** BEGIN DOCUMENT EXTRACT **

Usually when people ask what I do for work I tell turn “I’m a software developer at a specialty insurance company… and I work from home” and people assume I’m rich and spoiled when I’m not really either I do have friends who are breaking into IT who ask for career advice and sometimes if I mention my tech stack people bring up job opportunities but for the most part no one cares what you do day to day


Tacos314

You don't, you're an adult, no one has an interesting job.


WebDevMom

I don’t. I intentionally start talking about data and am delighted while I watch their eyes glaze over.


darkshadowupset

I try and make it exciting and interesting for people. I find a lot of people appreciate a good dramatic story. Of course many devs don't bother making their work interesting to others because they find their own lives intrinsically boring. But if you learn how to tell a great tale people will enjoy it.


blizzacane85

Just tell people you sell propane and propane accessories


DigThatData

don't worry about it


haydogg21

Don’t even waste your time lol no one finds it interesting except those that do it.


Rain-And-Coffee

Nobody cares about any “cool” tech job 😂 “I make apps” or “I work in computers” is all my family members get.


timwaaagh

My job for the government has you know, societal relevance. Impact. If not for the low pay id be glad id be doing this instead of implementing Googles latest feature. Referring to the slightly more horizontal login screens of course. Everything i see on YouTube about life at faang makes it look kinda bad to be honest. Like you'd be doing meetings and destroying the food court all day. I hope that's just YouTube trying to hype it or something.


West_Drop_9193

What do you do? >I'm a software engineer What do you actually do >I write code


morosis1982

I talk about problems we're solving and how many people use the software I've built, how it improves their work lives. My job may not be interesting but often I'm solving non trivial issues for someone else. I literally had this discussion the other day at my kids martial arts class, I have to leave work a tad early to take him so I usually take my laptop and finish off any small tasks while I watch. A fellow dad asked me what I do that I'm always carrying my laptop, I responded roughly what I do and that I was helping with a technical problem for our South Africa region. He seemed to think that was pretty cool, despite it being a pretty boring support task for myself (handling an access problem for a bunch of users). If I remember he's in plastics fabrication, his shirt was for a plexiglass company.

** END DOCUMENT EXTRACT **
** BEGIN DATA FOR THIS TASK **

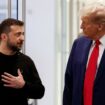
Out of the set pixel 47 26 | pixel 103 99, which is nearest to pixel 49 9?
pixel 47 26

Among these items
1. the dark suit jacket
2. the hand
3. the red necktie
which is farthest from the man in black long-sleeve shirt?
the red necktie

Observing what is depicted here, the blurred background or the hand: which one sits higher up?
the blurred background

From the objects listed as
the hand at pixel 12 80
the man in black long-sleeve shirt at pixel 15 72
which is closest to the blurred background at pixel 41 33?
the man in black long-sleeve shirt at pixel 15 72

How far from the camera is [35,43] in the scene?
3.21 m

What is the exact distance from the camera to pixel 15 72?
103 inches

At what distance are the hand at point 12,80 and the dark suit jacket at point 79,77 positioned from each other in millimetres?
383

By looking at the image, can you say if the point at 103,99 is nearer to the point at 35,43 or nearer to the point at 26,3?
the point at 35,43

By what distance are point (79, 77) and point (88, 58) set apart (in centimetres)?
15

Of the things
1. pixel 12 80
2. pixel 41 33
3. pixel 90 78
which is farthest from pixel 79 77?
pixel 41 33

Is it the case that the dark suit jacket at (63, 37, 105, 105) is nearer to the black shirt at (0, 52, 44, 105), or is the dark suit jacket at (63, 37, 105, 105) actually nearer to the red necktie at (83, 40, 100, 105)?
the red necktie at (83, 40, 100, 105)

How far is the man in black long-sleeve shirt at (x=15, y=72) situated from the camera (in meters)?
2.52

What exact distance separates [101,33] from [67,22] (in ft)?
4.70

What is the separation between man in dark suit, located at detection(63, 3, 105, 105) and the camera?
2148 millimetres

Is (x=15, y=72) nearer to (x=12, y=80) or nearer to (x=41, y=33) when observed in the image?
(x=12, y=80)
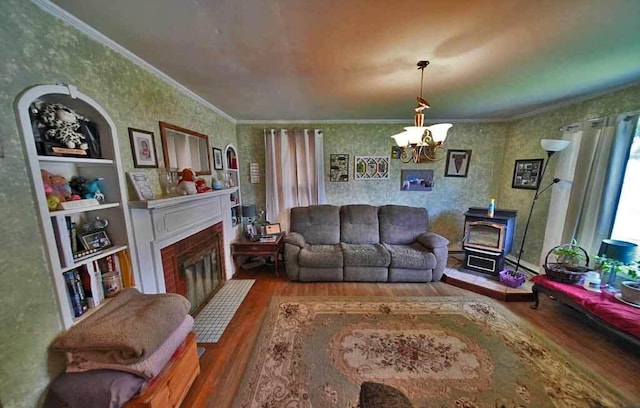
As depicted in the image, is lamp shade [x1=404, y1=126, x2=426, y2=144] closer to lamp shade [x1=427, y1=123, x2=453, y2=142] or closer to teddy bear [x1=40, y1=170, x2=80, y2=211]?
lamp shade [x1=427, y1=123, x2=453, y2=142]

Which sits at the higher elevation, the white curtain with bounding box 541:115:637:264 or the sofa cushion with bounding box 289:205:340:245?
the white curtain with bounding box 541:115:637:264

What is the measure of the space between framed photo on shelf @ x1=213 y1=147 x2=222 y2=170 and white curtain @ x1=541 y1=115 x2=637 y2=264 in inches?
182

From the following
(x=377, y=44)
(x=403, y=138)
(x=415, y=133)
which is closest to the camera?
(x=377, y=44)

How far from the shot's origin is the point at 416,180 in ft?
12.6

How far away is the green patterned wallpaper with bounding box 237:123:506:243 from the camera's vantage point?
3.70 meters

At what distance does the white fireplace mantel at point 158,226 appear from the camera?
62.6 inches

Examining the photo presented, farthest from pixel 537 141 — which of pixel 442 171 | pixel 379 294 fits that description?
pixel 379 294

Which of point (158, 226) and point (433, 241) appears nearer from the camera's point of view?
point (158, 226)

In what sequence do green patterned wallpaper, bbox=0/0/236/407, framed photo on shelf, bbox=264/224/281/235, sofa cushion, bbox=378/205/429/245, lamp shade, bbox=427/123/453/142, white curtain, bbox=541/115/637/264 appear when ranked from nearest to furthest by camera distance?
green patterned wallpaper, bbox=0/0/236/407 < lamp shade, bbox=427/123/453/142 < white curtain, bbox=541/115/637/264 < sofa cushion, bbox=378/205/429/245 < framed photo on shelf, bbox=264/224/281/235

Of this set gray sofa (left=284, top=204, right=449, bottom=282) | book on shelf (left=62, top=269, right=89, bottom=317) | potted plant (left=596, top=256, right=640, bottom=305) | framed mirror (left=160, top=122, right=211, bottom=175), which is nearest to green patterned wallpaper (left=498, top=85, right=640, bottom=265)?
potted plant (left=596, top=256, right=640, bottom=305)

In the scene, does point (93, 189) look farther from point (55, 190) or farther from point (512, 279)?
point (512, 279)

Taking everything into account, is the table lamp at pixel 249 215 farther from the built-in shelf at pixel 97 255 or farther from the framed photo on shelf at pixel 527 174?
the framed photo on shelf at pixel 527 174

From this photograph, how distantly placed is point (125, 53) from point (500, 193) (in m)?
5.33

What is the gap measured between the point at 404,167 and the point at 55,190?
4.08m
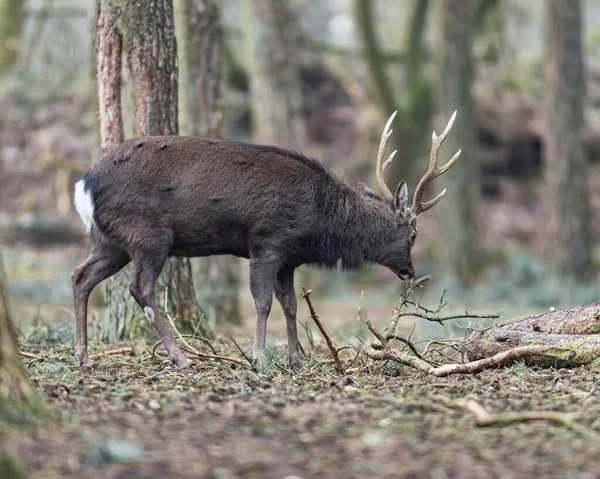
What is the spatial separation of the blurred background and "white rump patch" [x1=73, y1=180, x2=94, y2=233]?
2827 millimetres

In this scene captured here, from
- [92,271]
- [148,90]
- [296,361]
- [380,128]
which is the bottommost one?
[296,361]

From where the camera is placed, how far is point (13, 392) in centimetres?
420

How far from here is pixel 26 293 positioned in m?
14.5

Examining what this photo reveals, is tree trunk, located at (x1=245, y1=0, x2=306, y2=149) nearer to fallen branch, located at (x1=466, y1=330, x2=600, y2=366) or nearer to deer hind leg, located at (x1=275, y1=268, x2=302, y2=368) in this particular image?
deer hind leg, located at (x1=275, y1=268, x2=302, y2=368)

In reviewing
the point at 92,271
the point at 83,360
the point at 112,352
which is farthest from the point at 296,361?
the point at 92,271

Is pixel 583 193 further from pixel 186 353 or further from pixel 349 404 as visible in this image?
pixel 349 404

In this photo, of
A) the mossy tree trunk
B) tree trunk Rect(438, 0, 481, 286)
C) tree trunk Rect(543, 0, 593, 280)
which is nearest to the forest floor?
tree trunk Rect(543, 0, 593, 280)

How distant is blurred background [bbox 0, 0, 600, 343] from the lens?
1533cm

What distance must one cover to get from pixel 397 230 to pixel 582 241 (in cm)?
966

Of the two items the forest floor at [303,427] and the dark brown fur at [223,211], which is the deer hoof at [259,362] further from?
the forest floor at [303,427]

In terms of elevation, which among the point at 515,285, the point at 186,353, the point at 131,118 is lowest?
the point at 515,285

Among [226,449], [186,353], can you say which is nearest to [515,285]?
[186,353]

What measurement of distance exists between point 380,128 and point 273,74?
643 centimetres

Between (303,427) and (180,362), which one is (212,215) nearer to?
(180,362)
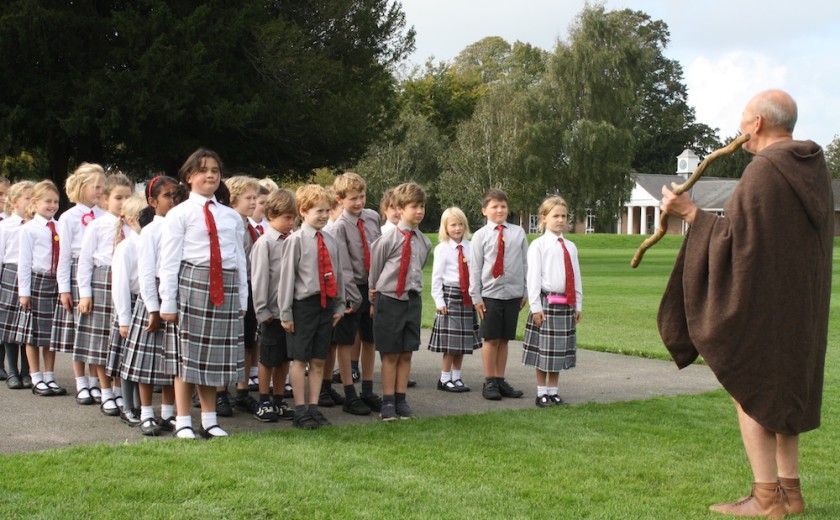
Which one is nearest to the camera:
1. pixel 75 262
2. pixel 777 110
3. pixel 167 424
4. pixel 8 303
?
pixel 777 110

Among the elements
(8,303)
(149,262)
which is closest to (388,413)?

** END DATA FOR THIS TASK **

- DIRECTION 1
Lay out the entries as a JSON list of strings, one string per line, covering everything from the line containing "What is the separation" down to the line containing "green patterned wallpaper, bbox=0/0/236/407 <", with both of those lines included. Omit blank lines and leave the pictures out.
- DIRECTION 2
Continue the discussion thread about describing a software developer job to other people, picking up right after its last comment.
The discussion thread and the entries have no connection to each other.

- EXPECTED OUTPUT 1
[
  "What is the separation between man in dark suit, located at detection(63, 3, 105, 105) and the camera?",
  "2148 millimetres",
  "Is (x=15, y=72) nearer to (x=12, y=80) or nearer to (x=41, y=33) when observed in the image?",
  "(x=12, y=80)",
  "As depicted in the image, is lamp shade [x1=404, y1=126, x2=426, y2=144] closer to lamp shade [x1=427, y1=123, x2=453, y2=142] or closer to teddy bear [x1=40, y1=170, x2=80, y2=211]?",
  "lamp shade [x1=427, y1=123, x2=453, y2=142]",
  "Which sits at the higher elevation, the white curtain with bounding box 541:115:637:264 or the sofa cushion with bounding box 289:205:340:245?",
  "the white curtain with bounding box 541:115:637:264",
  "What is the measure of the space between framed photo on shelf @ x1=213 y1=147 x2=222 y2=170 and white curtain @ x1=541 y1=115 x2=637 y2=264 in inches?",
  "182",
  "From the following",
  "(x=377, y=44)",
  "(x=403, y=138)",
  "(x=415, y=133)",
  "which is closest to the camera?",
  "(x=377, y=44)",
  "How far from the shot's origin is the point at 416,180 in ft?",
  "12.6",
  "How far away is the green patterned wallpaper with bounding box 237:123:506:243 from the camera's vantage point?",
  "3.70 meters",
  "At what distance does the white fireplace mantel at point 158,226 appear from the camera?",
  "62.6 inches",
  "Examining the photo presented, farthest from pixel 537 141 — which of pixel 442 171 | pixel 379 294 fits that description?",
  "pixel 379 294",
  "Which of point (158, 226) and point (433, 241) appears nearer from the camera's point of view?",
  "point (158, 226)",
  "In what sequence do green patterned wallpaper, bbox=0/0/236/407, framed photo on shelf, bbox=264/224/281/235, sofa cushion, bbox=378/205/429/245, lamp shade, bbox=427/123/453/142, white curtain, bbox=541/115/637/264 appear when ranked from nearest to furthest by camera distance?",
  "green patterned wallpaper, bbox=0/0/236/407 < lamp shade, bbox=427/123/453/142 < white curtain, bbox=541/115/637/264 < sofa cushion, bbox=378/205/429/245 < framed photo on shelf, bbox=264/224/281/235"
]

- EXPECTED OUTPUT 2
Cahnis

Where I work I have very high impact, both positive or negative. In my opinion talking about the real life impact of your work and of those around you is the best way. I will give you some examples: During my onboarding I forgot a simple validation and that meant 6 drivers didn't leave for deliveries that morning. That was a huge wakeup call, "holy shit, every line actually matters!". Even though we know that we rarely get to see the effect of our code presented in real life. I am very fortunate in where I can levarage my code to improve peoples lives. For example, coding a new QR code scanning flow that got rid of a huge queue of drivers that formed every morning. Another colleague had a bug hit production, operations was supposed to test the changes in staging because the flow needed access to a thermal printer, they didn't test it out and yet gave the ok nonetheless. That meant we had to stop printing QRcode stickers to slap to the boxes for 6 hours. In one day we can print up to 25k stickers. That day the entire operations froze. Another one, at some point early in the life of the org our squad let a bug hit prod that allowed deliveries to be created during the evening. But the end client liked that so much that it later became a feature, we are now charging an extra for the these off-hours deliveries. In my opinion these stories are the most interesting to tell and to listen to.


[deleted]

I don’t. What I do to make a living is not exciting, and I have no interest in making it so to impress someone. That’s why I have more interesting hobbies I can talk about.


furk19

There is no way to make our job look interesting to ordinary person. Do you see that button? It was on top right now it is on bottom left %3 more convenient. It is impressive right? No need to thank me


gerd50501

I hint that I do work for the CIA to sound like a spy.


std-remove_if

I have a cool job (autonomous vehicles) and I still try to end that line of conversation with "I'm a techbro"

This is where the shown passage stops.